While 38% of the current National Institute of Allergy and Infectious Disease (NIAID) budget is being spent on biodefense research this year, according to NIAID, only 29% is going to non-AIDS, non-biodefense funding, Ebright said. As recently as fiscal year 2001, biodefense spending accounted for only 2% of NIAID's budget, while non-AIDS, non-biodefense research got 51%.

The number of NIAID's grants for six potential bioweapon diseases that kill relatively few people in the United States each year—anthrax, plague, tularemia, brucellosis, glanders, and melioidosis—has increased 1500% since the late nineties, according to Ebright's search of the NIH grants search engine, Computer Retrieval of Information on Scientific Projects (CRISP). Meanwhile, NIAID's grant totals for research on non-biodefense model microbes have decreased 41%, while the number of grants to study non-biodense pathogenic microorganisms has dropped 27%, a second search concluded.

"The diversion of research funds from projects of high public-health importance to projects of high biodefense but low public-health importance represents a misdirection of NIH priorities and a crisis for NIH-supported microbiological research," the letter reads.

But NIAID Director Anthony Fauci quickly rejected the claims in the letter, which was signed by 758 scientists who have all either served on or received grants reviewed by the NIH microbial physiology and genetics review group or the bacteriology and mycology initial review group, according to Ebright. In an interview last Friday (February 25), Fauci told The Scientist that he had negotiated personally with various high-level officials in the Bush administration to make sure that biodefense money paid for many basic biology grants, but Ebright's numbers don't reflect that "crossover" funding. While Fauci said that funding is "impossible to quantify," "there is an enormous benefit." Ebright disagreed, saying yesterday that it is "not much."

Stanley Maloy, a professor at San Diego State University who signed the letter and who is the American Society for Microbiology's president-elect, agreed with Ebright. He said that relatively little basic microbial research can honestly be construed as directly related to bioterrorism.

Fauci presented his own funding numbers for non-biodefense work in NIAID. While Ebright showed a precipitous drop in non-biodefense funding, Fauci said that NIAID funding increases have been as good as those for other NIH institutes over the past several years. Fauci said that if one looks only at funding for AIDS and basic microbial research, the year-by-year increases NIAID received since 2001 have been roughly equal to the increases in NIH as a whole. Not only did non-AIDS, non-biodefense funding "not suffer from the money that went to biodefense, [it] actually did as well or better than the mean of the NIH increase," he said.

In 2002, for instance, non-biodefense funding in NIH rose 12.7% while NIAID's funding increased 15.8%. In 2003, NIH's increase was 10.9%, while NIAID's was 8.6%. "It's a wash," Fauci said.

Fauci also claimed that Ebright's analysis is flawed because it implicitly presumes that if the huge increases in biodefense funding hadn't been approved by Congress over the last few years, money would now be available to spend on non-biodefense research. "If 9/11 and the anthrax attacks [in October 2001] had not happened," he wrote in an E-mail yesterday, "the biodefense money that now constitutes 37.3% of the budget is new money and would not have come our way."

Fauci also charged that the letter's request for NIH to redirect some of its biodefense money to basic microbiological research ignores the political reality that the administration and both parties in Congress all support a large biodefense program.

Maloy conceded Fauci's point. "We as scientists have to educate the American public," he said yesterday. In addition, "we need to educate Congress."

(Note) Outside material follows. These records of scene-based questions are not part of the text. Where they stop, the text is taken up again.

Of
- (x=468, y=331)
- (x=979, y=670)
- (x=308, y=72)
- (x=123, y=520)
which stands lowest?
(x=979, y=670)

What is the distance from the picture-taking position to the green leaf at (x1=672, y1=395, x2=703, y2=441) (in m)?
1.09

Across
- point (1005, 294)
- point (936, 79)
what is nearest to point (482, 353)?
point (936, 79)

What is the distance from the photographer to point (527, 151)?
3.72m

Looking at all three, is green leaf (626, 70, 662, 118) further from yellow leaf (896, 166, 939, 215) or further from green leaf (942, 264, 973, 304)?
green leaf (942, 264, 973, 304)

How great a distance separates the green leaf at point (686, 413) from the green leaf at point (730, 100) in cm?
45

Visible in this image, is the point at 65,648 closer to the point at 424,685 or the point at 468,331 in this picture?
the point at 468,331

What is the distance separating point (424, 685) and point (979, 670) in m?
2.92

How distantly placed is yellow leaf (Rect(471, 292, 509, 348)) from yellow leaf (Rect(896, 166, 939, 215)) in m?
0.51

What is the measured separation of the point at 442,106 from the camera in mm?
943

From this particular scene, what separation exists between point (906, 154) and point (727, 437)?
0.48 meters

But Ebright said that the NIH would be within its rights to change its definitions of biodefense, which emphasize individual diseases rather than basic science.

Fauci said that comparing money spent on biodefense versus non-biodefense is somewhat unfair, because it is not clear how big the bioterror threat is, whereas the threat of AIDS or other fatal infectious diseases is well known. So the country must spend heavily on biodefense not to underestimate the risk, he said.

Meanwhile, news outlets waiting until the embargo had lifted today to report the story scrambled when Science magazine unexpectedly published the letter and an accompanying news story yesterday, a day before the embargoed release today set by its organizers.

For the past few weeks, Ebright has been confidentially informing interested reporters that he was gathering signatures for the letter, which he sent as a draft embargoed until 2 pm EST today. One of the news organizations he contacted was Science, and on February 23, the magazine's assistant letters editor e-mailed Ebright, asking if Science could publish his letter. He agreed.

When Ginger Pinholster, director of the office of public programs at the American Association for the Advancement of Science, found out that Ebright had set an embargo, she and others at Science decided yesterday that to keep Ebright from showing favoritism to some reporters over others, the magazine would release the letter and Science's news story to all reporters who subscribe to an advance description of the contents of each upcoming issue.
Later, Science posted the letter and a related news story on its Web site.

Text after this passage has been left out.